··· Supplied records

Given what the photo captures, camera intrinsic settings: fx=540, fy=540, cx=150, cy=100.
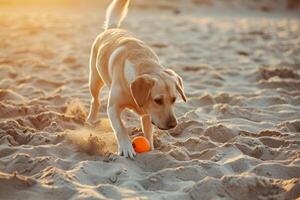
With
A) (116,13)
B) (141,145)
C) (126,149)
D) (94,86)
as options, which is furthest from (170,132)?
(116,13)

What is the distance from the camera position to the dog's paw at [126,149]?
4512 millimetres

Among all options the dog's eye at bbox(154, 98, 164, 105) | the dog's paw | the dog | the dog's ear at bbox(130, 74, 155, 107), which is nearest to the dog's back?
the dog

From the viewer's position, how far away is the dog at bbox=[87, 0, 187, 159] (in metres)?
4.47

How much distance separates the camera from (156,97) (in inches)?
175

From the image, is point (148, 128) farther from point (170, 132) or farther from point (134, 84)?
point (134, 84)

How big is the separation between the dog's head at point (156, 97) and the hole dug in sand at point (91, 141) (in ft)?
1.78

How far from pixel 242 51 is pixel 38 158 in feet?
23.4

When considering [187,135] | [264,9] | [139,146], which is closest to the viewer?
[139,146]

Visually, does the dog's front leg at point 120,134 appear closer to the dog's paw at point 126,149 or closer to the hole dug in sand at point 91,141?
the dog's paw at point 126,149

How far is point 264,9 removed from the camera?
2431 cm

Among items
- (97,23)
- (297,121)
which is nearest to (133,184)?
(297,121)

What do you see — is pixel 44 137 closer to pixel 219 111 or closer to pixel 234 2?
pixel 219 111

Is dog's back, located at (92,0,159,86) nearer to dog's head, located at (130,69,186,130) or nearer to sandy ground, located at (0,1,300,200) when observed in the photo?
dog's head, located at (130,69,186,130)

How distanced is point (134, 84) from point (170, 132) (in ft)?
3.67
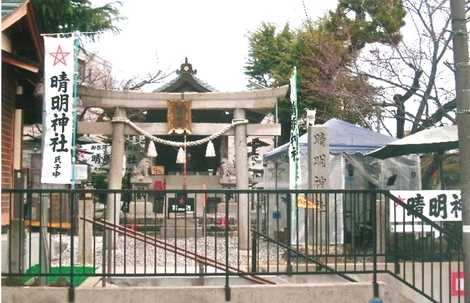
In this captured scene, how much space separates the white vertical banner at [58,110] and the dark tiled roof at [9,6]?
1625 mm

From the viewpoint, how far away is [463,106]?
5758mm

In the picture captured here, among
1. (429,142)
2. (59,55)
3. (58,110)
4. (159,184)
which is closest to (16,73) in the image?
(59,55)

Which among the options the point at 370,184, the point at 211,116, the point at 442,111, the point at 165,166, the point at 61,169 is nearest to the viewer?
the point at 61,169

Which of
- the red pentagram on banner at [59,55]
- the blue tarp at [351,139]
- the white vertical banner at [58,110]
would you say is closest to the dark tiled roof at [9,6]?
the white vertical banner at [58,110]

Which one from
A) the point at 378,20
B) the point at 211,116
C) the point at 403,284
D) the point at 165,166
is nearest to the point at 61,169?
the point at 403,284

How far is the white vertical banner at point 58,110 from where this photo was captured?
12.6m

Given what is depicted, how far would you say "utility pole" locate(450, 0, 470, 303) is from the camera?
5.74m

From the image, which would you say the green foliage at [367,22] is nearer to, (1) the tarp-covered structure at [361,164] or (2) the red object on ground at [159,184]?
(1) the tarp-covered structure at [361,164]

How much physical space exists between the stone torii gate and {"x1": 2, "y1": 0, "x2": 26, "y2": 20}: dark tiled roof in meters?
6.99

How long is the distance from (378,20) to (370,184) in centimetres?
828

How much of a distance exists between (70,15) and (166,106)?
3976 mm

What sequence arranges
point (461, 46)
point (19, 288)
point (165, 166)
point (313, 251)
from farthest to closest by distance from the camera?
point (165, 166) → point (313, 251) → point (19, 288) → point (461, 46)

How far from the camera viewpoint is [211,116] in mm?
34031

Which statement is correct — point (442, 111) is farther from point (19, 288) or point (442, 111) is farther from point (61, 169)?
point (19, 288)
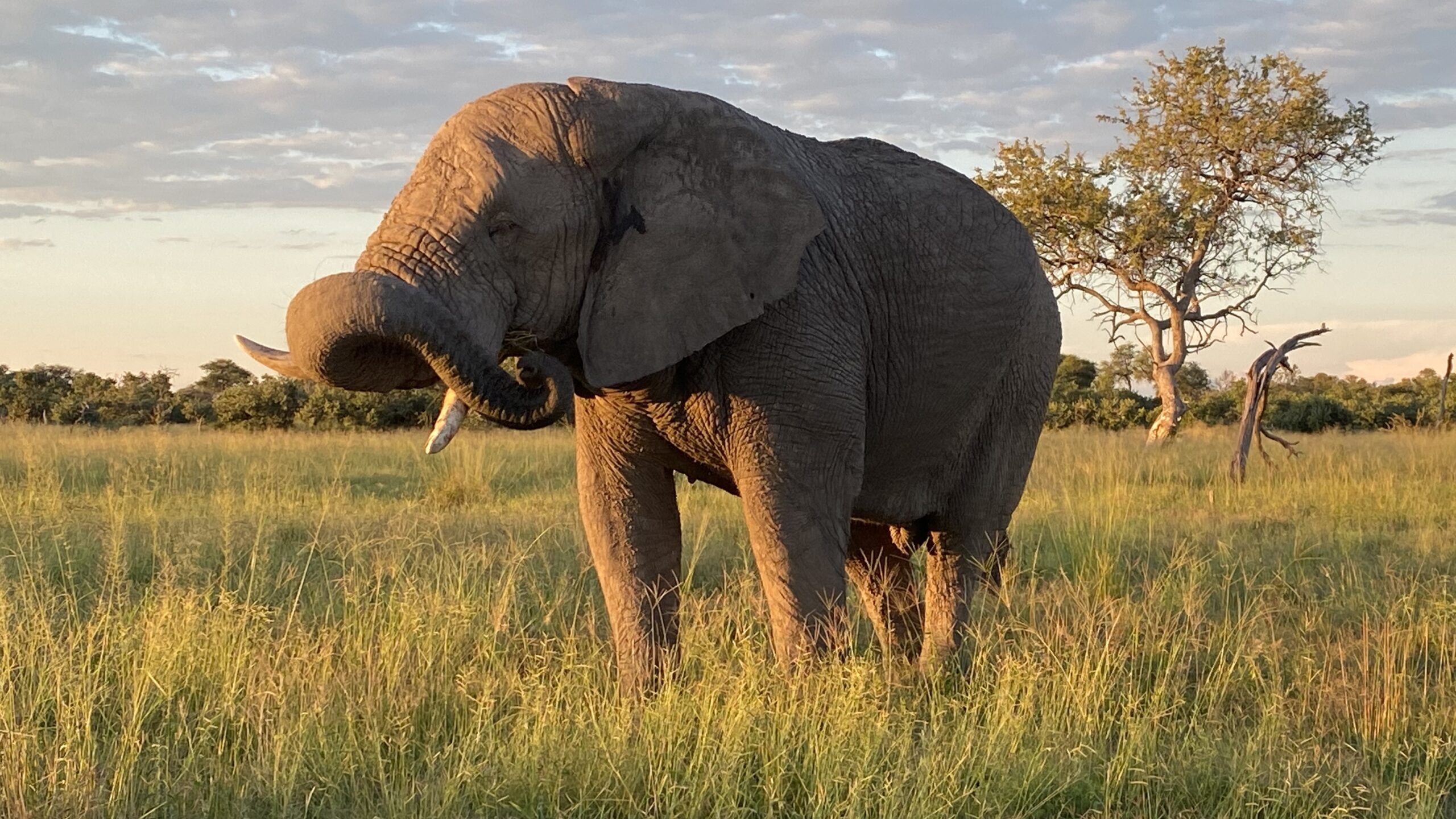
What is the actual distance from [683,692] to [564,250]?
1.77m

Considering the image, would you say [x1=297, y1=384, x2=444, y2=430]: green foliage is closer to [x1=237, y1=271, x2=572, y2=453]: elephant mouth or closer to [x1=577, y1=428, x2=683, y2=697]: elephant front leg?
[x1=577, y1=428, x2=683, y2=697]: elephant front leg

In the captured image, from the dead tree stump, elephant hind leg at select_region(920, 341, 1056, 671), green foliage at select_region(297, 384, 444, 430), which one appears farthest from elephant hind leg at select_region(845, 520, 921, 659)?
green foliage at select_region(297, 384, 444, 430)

······
··· Supplied records

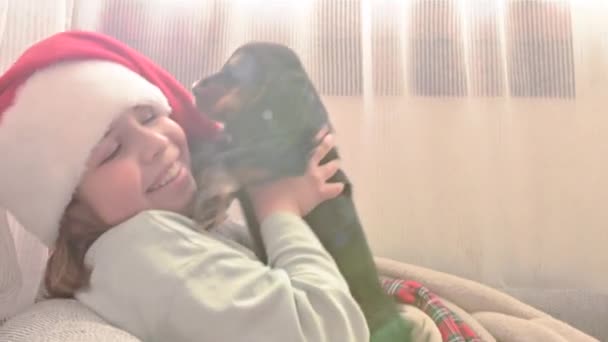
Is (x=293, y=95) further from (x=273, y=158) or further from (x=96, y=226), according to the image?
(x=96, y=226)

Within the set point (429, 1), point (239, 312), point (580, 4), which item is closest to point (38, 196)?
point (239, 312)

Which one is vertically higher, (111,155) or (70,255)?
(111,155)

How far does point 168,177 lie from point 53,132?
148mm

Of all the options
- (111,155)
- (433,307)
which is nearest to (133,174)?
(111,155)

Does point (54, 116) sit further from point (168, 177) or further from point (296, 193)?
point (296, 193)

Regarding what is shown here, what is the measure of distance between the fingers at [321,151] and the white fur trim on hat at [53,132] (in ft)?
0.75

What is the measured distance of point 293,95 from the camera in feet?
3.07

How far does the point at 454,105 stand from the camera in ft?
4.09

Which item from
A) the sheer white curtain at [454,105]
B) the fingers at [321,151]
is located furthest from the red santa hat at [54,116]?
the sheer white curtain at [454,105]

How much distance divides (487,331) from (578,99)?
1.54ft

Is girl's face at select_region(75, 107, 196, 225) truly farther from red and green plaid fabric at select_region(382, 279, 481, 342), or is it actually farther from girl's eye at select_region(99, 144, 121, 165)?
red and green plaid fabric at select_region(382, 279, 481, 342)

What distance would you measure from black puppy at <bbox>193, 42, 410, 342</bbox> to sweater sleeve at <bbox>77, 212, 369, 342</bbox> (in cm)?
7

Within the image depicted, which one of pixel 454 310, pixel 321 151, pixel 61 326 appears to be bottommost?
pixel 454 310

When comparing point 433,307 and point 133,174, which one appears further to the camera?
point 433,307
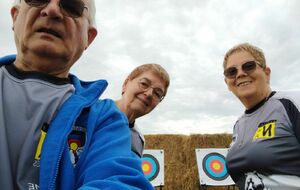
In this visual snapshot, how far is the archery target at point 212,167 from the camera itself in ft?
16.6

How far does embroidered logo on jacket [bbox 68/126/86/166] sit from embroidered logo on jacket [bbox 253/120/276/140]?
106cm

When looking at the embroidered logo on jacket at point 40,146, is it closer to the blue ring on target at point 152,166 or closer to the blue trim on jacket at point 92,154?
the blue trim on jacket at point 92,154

······

Objective: Count how many lines in the entries above contain the string "front", with case counting. Reply with the number alone.

Final result: 3